Saved data entries:
>>

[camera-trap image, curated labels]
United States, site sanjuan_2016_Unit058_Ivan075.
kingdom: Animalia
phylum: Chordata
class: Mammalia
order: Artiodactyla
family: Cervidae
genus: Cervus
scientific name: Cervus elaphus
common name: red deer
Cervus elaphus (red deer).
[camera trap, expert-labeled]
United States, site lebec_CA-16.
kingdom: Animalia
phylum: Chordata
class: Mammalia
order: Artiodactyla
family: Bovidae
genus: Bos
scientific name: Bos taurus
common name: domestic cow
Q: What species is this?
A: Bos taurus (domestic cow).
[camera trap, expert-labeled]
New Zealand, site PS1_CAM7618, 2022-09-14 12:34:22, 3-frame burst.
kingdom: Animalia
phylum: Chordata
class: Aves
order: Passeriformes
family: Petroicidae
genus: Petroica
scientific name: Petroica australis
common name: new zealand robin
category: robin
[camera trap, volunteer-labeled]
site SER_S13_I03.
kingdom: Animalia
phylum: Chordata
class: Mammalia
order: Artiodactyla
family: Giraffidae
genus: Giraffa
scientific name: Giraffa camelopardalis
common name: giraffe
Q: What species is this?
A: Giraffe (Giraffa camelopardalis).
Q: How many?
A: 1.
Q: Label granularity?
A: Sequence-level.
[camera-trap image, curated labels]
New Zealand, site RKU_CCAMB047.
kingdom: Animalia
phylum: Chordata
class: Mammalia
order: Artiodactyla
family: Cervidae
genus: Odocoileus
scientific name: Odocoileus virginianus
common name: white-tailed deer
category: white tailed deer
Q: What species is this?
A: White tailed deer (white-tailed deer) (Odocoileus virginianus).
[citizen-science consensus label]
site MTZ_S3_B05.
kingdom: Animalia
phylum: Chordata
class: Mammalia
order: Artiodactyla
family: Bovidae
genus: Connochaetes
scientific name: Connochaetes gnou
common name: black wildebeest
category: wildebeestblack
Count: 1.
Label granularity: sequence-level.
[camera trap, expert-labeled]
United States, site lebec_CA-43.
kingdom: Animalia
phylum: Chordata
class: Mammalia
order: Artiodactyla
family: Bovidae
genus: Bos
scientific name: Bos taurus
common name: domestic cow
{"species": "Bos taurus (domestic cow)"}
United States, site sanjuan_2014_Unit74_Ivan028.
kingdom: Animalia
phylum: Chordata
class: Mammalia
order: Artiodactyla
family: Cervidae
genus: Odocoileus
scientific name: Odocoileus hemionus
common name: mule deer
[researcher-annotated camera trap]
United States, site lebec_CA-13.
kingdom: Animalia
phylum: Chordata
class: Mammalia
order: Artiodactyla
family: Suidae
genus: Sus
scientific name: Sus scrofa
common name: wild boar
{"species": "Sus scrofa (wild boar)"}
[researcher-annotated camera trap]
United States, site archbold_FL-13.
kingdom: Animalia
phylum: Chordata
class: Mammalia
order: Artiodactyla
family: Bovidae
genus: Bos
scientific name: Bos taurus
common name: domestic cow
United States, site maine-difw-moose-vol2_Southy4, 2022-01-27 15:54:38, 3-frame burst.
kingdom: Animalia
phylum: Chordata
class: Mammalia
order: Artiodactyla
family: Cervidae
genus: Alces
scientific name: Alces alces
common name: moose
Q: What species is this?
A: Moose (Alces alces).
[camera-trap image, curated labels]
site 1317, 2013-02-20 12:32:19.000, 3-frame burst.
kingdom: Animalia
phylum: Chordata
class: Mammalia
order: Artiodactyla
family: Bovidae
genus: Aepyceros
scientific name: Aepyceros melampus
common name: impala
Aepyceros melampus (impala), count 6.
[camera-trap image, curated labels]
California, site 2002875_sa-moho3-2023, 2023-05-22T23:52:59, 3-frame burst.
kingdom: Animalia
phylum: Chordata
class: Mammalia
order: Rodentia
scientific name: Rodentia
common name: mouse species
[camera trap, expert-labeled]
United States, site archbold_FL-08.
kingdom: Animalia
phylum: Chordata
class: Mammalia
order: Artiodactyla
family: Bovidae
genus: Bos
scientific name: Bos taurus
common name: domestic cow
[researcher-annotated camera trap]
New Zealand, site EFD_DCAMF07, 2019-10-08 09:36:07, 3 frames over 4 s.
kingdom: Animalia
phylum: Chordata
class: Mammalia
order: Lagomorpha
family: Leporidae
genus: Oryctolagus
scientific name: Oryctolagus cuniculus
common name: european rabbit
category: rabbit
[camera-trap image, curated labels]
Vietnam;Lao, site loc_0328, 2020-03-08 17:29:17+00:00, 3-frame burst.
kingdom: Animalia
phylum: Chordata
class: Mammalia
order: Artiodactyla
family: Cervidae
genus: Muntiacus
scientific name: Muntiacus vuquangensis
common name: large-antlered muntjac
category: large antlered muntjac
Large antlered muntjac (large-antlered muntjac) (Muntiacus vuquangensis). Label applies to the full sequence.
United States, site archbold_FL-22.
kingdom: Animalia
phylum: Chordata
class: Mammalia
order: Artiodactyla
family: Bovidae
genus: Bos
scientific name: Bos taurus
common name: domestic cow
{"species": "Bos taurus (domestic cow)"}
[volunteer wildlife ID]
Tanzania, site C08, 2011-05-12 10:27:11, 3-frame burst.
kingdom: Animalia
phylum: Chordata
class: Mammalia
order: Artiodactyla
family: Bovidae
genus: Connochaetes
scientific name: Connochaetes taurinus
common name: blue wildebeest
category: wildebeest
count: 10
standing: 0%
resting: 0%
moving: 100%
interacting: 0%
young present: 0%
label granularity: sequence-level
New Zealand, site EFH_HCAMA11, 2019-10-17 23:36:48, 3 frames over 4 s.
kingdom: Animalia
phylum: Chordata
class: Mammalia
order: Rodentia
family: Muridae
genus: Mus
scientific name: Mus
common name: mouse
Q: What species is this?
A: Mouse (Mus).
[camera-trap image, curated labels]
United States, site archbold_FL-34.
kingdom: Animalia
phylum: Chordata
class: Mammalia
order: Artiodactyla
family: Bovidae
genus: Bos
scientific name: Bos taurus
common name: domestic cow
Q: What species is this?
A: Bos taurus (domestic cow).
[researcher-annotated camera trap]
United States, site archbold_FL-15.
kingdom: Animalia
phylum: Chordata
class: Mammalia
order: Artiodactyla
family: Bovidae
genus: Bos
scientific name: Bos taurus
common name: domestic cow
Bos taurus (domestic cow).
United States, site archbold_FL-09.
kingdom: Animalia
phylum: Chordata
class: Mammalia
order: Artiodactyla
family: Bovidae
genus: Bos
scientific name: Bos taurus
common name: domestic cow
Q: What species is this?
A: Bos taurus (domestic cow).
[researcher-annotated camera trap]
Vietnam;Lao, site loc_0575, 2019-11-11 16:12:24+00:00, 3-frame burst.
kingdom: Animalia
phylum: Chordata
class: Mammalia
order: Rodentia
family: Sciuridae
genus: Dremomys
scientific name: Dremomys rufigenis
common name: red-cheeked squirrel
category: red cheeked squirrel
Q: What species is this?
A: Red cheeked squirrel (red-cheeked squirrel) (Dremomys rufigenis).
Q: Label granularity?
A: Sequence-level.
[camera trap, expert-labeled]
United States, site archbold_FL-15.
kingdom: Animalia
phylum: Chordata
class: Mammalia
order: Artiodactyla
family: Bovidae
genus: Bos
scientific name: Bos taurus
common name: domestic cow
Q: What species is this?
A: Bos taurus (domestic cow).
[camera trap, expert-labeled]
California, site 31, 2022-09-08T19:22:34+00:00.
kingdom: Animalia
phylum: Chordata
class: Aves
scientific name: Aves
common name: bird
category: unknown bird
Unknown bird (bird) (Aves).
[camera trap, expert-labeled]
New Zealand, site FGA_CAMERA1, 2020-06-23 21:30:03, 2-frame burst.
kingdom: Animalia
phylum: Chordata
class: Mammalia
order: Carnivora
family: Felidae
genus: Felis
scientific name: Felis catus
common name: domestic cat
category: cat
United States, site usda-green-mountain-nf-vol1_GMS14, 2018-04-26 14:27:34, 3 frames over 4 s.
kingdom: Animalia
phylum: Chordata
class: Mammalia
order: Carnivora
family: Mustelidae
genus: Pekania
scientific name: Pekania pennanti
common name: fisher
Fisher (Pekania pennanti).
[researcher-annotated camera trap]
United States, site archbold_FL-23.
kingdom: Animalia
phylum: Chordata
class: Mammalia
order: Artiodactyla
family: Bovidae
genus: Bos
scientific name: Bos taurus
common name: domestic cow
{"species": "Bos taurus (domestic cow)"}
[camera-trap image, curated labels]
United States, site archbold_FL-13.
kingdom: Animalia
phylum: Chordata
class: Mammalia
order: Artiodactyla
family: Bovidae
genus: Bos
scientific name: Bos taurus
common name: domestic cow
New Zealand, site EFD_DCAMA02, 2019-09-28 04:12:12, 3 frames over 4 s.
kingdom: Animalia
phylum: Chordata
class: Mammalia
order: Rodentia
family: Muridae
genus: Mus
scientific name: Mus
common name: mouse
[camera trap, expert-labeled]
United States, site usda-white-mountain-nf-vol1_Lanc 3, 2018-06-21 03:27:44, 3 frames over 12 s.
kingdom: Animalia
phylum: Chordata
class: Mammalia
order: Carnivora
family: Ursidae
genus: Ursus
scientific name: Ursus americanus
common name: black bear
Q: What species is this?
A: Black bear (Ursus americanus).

<<

_WHAT IS NEEDED_. The expected result is every line above containing the string "Odocoileus".

_RESULT BELOW_.
genus: Odocoileus
scientific name: Odocoileus virginianus
A: White tailed deer (white-tailed deer) (Odocoileus virginianus).
genus: Odocoileus
scientific name: Odocoileus hemionus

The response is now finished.